The antioxidant enzymes of the eye catalytically remove ROS, in some cases generating other reactive or unstable species but generally resulting in a less toxic environment. Mitochondrial superoxide is dismutated to H₂O₂ and O₂ by the superoxide dismutases. Manganese superoxide dismutase (MnSOD, SOD 2) is present in the mitochondrial matrix while copper zinc superoxide dismutase (CuZnSOD, SOD 1) is localized to the intramembrane space of the mitochondria and in the cytosol [19]. In the absence of metal ions and thus the Fenton reaction, H₂O₂ produced in this reaction can then be detoxified by specialized enzymes including glutathione peroxidase (GSH-Px), the peroxiredoxins (Prxs), and catalase, described below. A recent study examined total SOD (TSOD), MnSOD, and CuZnSOD activities in lens epithelial cells derived from different types of cataract in patients having phacoemulsification cataract surgery. The highest level of all TSOD, MnSOD, and CuZnSOD activity was in patients 50 years or younger with the activity gradually declining with age. The level of TSOD activity increased in cortical cataract and the individual levels of CuZnSOD and MnSOD activities in lens epithelial cells were also higher in cortical cataracts [85]. MnSOD has been shown to protect human lens epithelial cells against oxidative stress using up- and down-regulation of the enzyme in lens epithelial cells [86]. The intrinsic apoptotic pathway was also significantly increased in MnSOD down-regulated lens epithelial cells compared to those with up-regulated MnSOD when exposed to superoxide [87]. CuZnSOD, which is not mitochondrial specific and makes up 90 % of total SOD [88], was shown to prevent H₂O₂-induced oxidative damage when overexpressed in whole rat lenses [89]. Treatment of human lens epithelial cells with a bolus of 17 β-estradiol, known to protect lens cells against oxidative stress by preserving the mitochondria, resulted in a significant rapid increase in the activity of MnSOD with no effect on levels of mRNA or protein [90].

B.1 Catalase

Human catalase is normally found localized in the peroxisomes, where it functions to decompose H₂O₂ to H₂O. One study investigated the effect of over expressing catalase in both nucleus and mitochondria of mice, two areas normally devoid of catalase activity.
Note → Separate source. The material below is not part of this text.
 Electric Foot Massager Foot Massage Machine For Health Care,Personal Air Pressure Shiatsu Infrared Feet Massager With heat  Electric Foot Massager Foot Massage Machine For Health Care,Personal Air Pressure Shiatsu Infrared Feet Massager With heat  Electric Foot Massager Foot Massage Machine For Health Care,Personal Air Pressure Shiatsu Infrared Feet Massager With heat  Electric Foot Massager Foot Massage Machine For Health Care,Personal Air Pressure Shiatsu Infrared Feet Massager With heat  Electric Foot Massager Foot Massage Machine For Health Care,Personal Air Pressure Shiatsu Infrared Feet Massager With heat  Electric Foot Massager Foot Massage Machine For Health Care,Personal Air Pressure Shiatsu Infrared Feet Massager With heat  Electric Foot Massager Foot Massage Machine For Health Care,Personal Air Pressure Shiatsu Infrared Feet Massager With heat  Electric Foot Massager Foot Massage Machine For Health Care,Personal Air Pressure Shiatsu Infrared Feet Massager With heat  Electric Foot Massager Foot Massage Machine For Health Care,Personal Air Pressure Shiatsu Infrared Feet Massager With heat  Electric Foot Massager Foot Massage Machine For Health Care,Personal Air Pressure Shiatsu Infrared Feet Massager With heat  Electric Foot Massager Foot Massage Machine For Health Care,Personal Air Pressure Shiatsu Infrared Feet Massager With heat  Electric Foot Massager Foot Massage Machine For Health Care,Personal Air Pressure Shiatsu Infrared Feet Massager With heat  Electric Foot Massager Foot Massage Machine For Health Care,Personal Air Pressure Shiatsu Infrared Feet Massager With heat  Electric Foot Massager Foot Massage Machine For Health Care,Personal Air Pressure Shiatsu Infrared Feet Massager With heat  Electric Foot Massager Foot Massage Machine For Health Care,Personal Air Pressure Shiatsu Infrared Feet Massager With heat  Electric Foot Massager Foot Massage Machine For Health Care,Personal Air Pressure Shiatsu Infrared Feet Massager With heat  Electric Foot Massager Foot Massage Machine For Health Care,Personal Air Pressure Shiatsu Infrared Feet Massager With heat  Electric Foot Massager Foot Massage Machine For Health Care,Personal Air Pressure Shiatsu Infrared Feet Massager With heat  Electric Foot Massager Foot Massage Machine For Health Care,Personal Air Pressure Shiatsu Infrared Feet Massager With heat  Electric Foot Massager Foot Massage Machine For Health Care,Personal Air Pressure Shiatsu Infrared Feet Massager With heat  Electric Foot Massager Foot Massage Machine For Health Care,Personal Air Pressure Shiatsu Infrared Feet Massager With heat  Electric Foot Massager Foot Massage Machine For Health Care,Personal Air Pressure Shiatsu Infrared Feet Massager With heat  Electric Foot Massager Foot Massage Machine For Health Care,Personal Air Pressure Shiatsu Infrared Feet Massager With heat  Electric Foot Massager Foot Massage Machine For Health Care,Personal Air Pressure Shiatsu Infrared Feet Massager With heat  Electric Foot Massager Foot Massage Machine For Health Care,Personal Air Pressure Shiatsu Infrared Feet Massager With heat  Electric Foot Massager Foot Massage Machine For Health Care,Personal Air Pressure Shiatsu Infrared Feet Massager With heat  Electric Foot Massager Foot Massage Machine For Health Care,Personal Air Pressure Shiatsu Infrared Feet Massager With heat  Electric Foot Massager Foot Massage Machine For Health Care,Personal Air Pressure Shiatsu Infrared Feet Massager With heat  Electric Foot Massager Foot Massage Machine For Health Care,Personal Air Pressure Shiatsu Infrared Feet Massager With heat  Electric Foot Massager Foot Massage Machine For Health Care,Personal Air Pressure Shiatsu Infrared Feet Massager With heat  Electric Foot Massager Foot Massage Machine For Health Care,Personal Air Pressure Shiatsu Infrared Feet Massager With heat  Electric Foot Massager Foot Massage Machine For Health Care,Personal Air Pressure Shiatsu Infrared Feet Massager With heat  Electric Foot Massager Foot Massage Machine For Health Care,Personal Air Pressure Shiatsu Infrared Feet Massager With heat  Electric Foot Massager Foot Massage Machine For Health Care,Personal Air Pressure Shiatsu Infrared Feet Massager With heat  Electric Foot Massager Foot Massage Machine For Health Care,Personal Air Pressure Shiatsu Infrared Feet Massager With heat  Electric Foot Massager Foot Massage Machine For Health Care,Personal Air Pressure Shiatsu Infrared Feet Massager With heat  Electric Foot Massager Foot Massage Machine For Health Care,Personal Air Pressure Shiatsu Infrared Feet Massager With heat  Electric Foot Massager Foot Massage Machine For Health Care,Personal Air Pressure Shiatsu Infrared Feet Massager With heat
They found that oxidative damage was reduced, H₂O₂ production and H₂O₂-induced aconitase (an enzyme involved in the TCA cycle) inactivation were attenuated, and importantly that cataract development, cardiac pathology, and the development of mitochondrial deletions were reduced [91]. Resveratrol (a polyphenol antioxidant found in plants) was found to protect human lens epithelial cells against H₂O₂-induced oxidative stress by increasing catalase, SOD-1, and heme oxygenase (HO-1) expression [92]. In rat lens epithelial explants, increased levels of GSH and catalase suppressed changes typically associated with TGFβ-induced transdifferentiation including wrinkling of the lens capsule, cell-surface blebbing, apoptotic cell loss, induction of αSMA, and loss of Pax6 expression [93]. However, lenses from mice deficient in catalase did not show any increased susceptibility to oxidative stress generated by photochemical reaction [94], suggesting that catalase is not the most important enzyme involved in decomposing H₂O₂.

B.2 The peroxiredoxins

Given its peroxisomal location and the evidence outlined above it is unlikely that catalase is the major H₂O₂ detoxification enzyme in the lens. One likely H₂O₂ detoxification system in the lens is the Prxs, which are peroxide scavengers that possess redox active cysteines and use the thioredoxin system as an electron donor to detoxify H₂O₂, OONO⁻ and a wide range of hydroperoxides [95]. Six mammalians Prxs are known, with Prx 1, 2, and 6 found in the cytoplasm, Prx 3 in the mitochondria, Prx 4 in the endoplasmic reticulum, and Prx 5 found in various compartments in the cell including the peroxisomes and mitochondria [95–97]. Since the mitochondria is the major source of H₂O₂ formation, Prx3 is well studied. Significant levels of Prx 3 mRNA and protein have been detected in human lens epithelial and fiber cells and it has been shown that Prx 3 is inducible by H₂O₂ in human lens epithelial cells but not by tBHP or heat shock [97].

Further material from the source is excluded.